5. Complete Your Application
Most lenders allow you to complete the application online, and you can often get a decision within minutes.
If you’re approved for a loan, continue making payments on your existing debt until you receive a notification that the loans have been paid off to avoid any late fees or missed payments.
Do I Need to Pay All My Student Loans if I Didn’t Graduate?
If you left school without a degree, you still have to repay your student loans. Even if you feel like your education wasn’t valuable or didn’t help you find a job, you’re still responsible for repaying your debt.

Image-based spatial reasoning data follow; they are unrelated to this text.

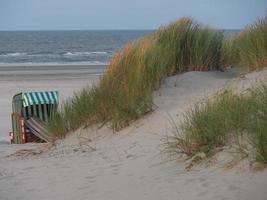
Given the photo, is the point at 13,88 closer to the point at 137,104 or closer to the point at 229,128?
the point at 137,104

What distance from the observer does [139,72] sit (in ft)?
26.1

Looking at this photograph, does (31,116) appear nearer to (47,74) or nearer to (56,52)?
(47,74)

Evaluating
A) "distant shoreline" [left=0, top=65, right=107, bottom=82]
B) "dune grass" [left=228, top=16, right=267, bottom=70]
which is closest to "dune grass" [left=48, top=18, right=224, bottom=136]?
"dune grass" [left=228, top=16, right=267, bottom=70]

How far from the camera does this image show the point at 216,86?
26.8 ft

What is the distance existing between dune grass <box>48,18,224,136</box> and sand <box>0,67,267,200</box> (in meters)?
0.22

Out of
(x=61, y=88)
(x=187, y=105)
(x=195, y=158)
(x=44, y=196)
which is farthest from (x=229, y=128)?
(x=61, y=88)

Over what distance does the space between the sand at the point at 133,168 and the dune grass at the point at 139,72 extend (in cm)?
22

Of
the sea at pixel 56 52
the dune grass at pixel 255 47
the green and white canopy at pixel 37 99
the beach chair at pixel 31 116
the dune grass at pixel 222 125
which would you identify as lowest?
the sea at pixel 56 52

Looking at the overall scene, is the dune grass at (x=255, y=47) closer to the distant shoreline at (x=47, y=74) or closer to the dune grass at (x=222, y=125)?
the dune grass at (x=222, y=125)

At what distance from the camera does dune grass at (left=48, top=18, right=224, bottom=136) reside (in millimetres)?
7641

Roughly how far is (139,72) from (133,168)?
2670 mm

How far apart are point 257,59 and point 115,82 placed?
7.39 feet

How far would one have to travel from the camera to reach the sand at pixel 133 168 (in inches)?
173

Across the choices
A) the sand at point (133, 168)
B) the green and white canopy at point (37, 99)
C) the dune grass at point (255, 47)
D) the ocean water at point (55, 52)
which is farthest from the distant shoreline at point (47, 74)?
the sand at point (133, 168)
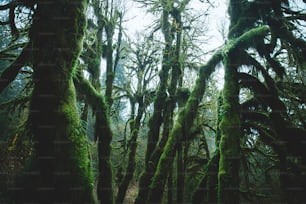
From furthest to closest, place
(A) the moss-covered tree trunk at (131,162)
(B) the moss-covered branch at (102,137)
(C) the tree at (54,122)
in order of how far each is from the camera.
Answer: (A) the moss-covered tree trunk at (131,162) → (B) the moss-covered branch at (102,137) → (C) the tree at (54,122)

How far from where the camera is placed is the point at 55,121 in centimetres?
365

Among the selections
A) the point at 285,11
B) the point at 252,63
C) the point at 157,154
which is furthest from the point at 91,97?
the point at 285,11

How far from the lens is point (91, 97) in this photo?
745 centimetres

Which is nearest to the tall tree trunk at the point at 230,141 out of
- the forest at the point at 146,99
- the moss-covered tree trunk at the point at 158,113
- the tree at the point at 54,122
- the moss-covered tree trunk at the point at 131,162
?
the forest at the point at 146,99

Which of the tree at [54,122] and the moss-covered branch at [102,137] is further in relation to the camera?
the moss-covered branch at [102,137]

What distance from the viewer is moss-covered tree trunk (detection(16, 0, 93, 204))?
350 centimetres

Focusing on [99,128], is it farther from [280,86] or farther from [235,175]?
[280,86]

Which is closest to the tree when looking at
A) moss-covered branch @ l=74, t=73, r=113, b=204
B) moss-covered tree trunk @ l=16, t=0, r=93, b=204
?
moss-covered tree trunk @ l=16, t=0, r=93, b=204

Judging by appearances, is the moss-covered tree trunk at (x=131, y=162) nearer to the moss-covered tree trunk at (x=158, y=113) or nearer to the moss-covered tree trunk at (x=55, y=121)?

There are very few circumstances where student loans can be eliminated. The following discharge programs only apply to federal student loans:
Borrower Defense to Repayment Discharge
If you believe your school deliberately misled you or engaged in misconduct that violated state laws, you may be eligible for forgiveness through the borrower defense to repayment program. If you qualify, the government will forgive a portion of your outstanding loans.
Closed School Discharge
If your college closed while you were still enrolled or within 120 days of when you withdrew, up to 100% of your federal direct, Perkins, or Federal Family Education Loans might be discharged through closed school discharge.
False Certification Discharge
You might qualify for false certification discharge if your school falsely certified your eligibility for federal financial aid. For example, if you did not have a high school diploma or GED, but your school submitted information that said you were eligible for federal loans, your loans may be discharged.